Access to the Aghios Konstantinos-Anavyssos road, and the old Lavrio-Keratea road is blocked for the time being.
New fire breaks out west of Athens
West of the Greek capital, local authorities are helping firefighters in Villia, northwest of Athens, and homes are not threatened for the time being, the mayor of Mandra-Idyllia region Christos Stathis told the Athens-Macedonian News Agency on Monday afternoon.
“There is a huge effort to delimit the fire, under very difficult circumstances. Unfortunately there are indications the fire is a result of arson,” he noted, “but the priority is to prevent it from expanding.”
Stathis added, “Homes are not threatened at this point, but it’s burning down our forest, where they have not allowed us to create fire zones the last 30 years.”
The entire township of Mandra-Idyllia, to which Villia belongs, has turned over all its resources to firefighters, while evacuations of nearby villages are in process through the 112 European emergency number.
A total of 61 firefighters, a ground crew, and 25 fire trucks with 13 aircraft are operating in the Villia area, with volunteer firefighters, water trucks and heavy machinery.
More than 500 wildfires have broken out across Greece in recent weeks during a severe and protracted heatwave that sent temperatures soaring to around 45 degrees Celsius (113 Farenheit).

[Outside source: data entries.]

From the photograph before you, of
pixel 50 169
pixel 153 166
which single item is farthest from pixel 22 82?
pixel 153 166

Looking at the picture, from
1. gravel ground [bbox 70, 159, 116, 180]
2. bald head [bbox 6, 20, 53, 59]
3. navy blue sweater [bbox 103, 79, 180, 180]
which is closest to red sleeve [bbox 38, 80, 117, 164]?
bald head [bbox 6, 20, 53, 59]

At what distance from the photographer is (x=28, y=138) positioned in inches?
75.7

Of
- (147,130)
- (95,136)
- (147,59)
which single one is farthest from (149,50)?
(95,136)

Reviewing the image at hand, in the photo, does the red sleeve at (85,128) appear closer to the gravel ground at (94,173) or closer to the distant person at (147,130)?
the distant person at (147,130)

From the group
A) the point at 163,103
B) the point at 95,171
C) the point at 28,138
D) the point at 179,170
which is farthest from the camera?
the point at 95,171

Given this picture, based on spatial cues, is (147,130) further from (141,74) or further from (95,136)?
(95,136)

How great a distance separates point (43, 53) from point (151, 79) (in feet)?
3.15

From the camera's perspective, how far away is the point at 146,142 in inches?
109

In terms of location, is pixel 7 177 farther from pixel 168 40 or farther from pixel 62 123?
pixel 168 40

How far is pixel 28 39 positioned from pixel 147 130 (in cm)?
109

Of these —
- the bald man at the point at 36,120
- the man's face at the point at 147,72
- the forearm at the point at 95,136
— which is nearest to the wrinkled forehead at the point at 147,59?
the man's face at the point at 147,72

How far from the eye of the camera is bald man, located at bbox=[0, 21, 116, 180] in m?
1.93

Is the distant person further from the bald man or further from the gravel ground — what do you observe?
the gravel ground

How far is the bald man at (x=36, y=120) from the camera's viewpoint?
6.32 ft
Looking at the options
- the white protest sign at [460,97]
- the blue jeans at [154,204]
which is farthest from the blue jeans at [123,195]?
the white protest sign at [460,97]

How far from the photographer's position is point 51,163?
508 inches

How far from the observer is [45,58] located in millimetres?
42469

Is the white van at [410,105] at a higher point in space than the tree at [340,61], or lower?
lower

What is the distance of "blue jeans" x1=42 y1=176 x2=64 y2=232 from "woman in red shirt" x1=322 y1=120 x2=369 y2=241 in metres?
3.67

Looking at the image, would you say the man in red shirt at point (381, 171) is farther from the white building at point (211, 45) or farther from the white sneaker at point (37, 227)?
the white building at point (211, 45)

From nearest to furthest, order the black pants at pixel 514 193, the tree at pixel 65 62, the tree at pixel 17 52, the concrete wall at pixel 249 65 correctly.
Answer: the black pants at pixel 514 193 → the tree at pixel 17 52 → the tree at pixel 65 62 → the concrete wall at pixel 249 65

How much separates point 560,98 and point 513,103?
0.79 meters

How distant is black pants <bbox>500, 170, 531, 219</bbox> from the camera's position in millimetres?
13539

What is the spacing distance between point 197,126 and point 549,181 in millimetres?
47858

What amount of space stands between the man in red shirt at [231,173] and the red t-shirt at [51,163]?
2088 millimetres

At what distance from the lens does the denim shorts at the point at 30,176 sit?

The largest fire, on the island of Evia near the capital, burned for over a week earlier in August before being contained, ravaging swaths of forestland in the island’s north and forcing the evacuation of thousands of people by sea.
Firefighting forces from Poland who were deployed in Evia rushed earlier on Monday to assist their Greek colleagues in battling the fires near Athens. Fire engines were loaded onto ferries to be transferred to the Greek capital.
Civil Protection chief hospitalized
Civil Protection Deputy Minister Nikos Hardalias was hospitalized on Monday after an ischemic event.
Hardalias was at the Civil Protection Operations Center when the incident occurred; he was transferred to the Agia Olga Hospital.
According to a hospital statement, Hardalias was admitted at approximately 2:30 PM, where he was examined and had both a coronary angiography and an angioplasty performed. Both were successful, Hospital Director Charalambos Priftis said, adding that the Minister will remain in the Cardiology Clinic for observation.
Hardalias has been handling the coordination for the coronavirus and fire crises. His coordination duties will be carried out by Secretary General Vassilios Papageorgiou, who was already at the Ops Center when the incident occurred, Civil Protection noted.
More than 287,000 acres burned in Greece fires
The meteorological service of the National Observatory of Athens issued a new statement on Friday morning in regard to the magnitude of the environmental catastrophe that wildfires have caused in Greece this year.
After analyzing data from the European Forest Fire Information System (EFFIS), the NOA stated that a total of 1,161,650 stremmata, or 287,049 acres, of land have been burned since the beginning of the fire season in Greece for 2021.
This represents an astonishing 448% increase compared to the average annual burned acreage between 2002 and 2020.
A total of 58 large forest fires have taken place in Greece in 2021. This gives an average of 4,942 acres being burned per large fire in Greece, putting the country at the top of the Mediterranean nations for this year.